Schläfst du schon oder grübelst du noch?

04.05.2021

Psychologe Luca Merl MSc. gibt Tipps, wie Sie Schlafstörungen entgegenwirken können.

Rund ein Drittel unserer Lebenszeit verbringt der Mensch damit, sich im Schlaf zu regenerieren und zu erholen. Dabei erfüllt Schlaf mehrere wichtige Funktionen die für die körperliche sowie psychische Gesundheit notwendig sind. Natürlicher Schlaf hilft uns die Zellstruktur zu erneuern, um unser Immunsystem zu stärken und unsere Festplatte (das Gehirn) regelmäßig von Datenmüll zu säubern, um Gedächtniskapazitäten zu steigern. Auch Emotionen, die über den Tag hinweg auf uns einwirken, werden in einer Art unbewussten „Psychotherapie“ durch Träume in der Nacht verarbeitet.
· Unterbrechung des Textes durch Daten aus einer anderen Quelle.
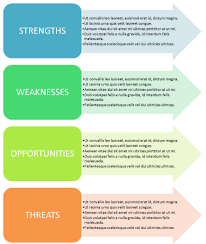 swot analysis templates in word demplates swot template 4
In den letzten Jahrzehnten, aber auch vor allem in Zeiten der Krise sind Schlafstörungen leider ein vermehrt auftretendes Phänomen. In den meisten Fällen handelt es sich um psychisch bedingte Faktoren, die uns davon abhalten, die Ruhe zu bekommen nach der wir uns eigentlich sehnen. Teilweise kann sich die Situation so zuspitzen, dass wir schon Angst davor haben am Abend ins Bett zu gehen, weil wir damit rechnen das der ersehnte Schlaf nicht kommt. In anderen Situationen kommt es vor, dass sich durch den Wegfall von gewohnten Strukturen des Alltags, das Schlafverhalten dermaßen verschoben wird, dass ein natürlicher und erholsamer Schlaf gestört wird.
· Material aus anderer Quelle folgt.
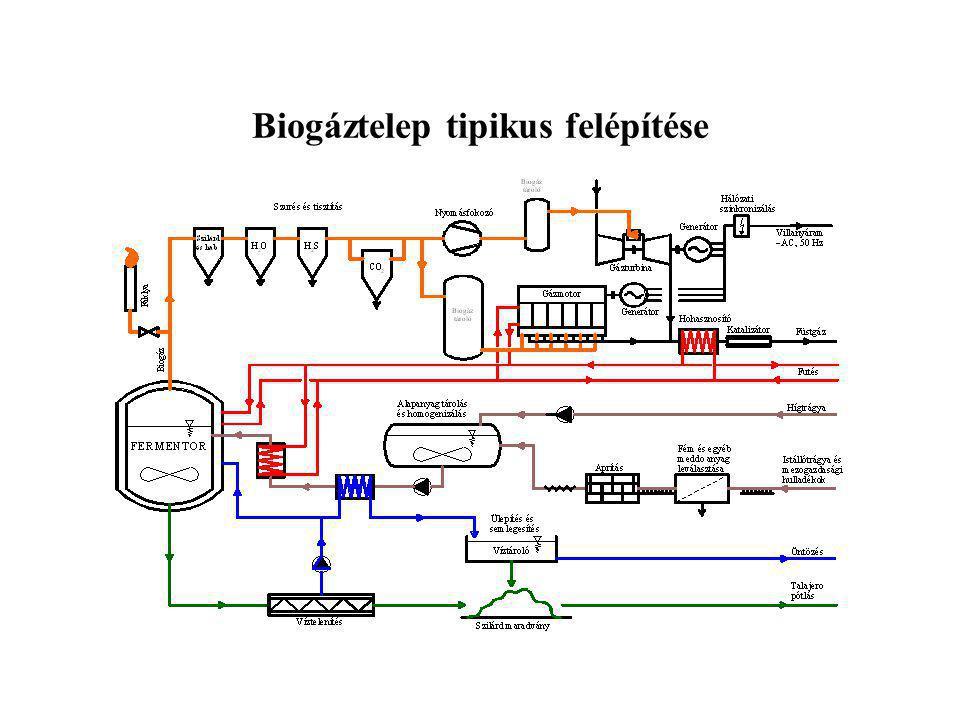 Biogáztelep tipikus felépítése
Die weltweit führende Organisation rund um das Thema Schlaf und Schlafenzug, die amerikanische Sleep Association, stellt einfache, aber effektive Tipps zur Verbesserung der Schlafqualität und Schlafhygiene zu Verfügung.

Schlafhygiene Regeln:

Pflegen Sie regelmäßige zu Bettgeh- und Aufstehzeiten
Gehen Sie wenn möglich immer zur selben ins Bett. Idealerweise weichen Sie max. 20 min. von dieser Zeit ab.

Vermeiden Sie Nickerchen während des Tages
Nickerchen verringern den für die Nacht so wichtigen Schlafdrang. Zudem verringern Sie die Dauer des Schlafes für die nächste Nacht, somit kann es auch zu einer Schlaffragmentierung kommen.

Bleiben Sie nicht länger als 5 bis 10 Minuten wach im Bett
Falls Sie mitten in der Nacht aufwachen und ein Gedankenfeuer macht sich breit, so verlassen Sie ihr Bett und setzen Sie sich auf einen Stuhl oder Sofa im Dunkel und warten bis Sie wieder schläfrig werden. Schalten Sie NICHT den Fernseher oder Handy ein. Das stimuliert Sie mehr, als dass es Ihnen hilft.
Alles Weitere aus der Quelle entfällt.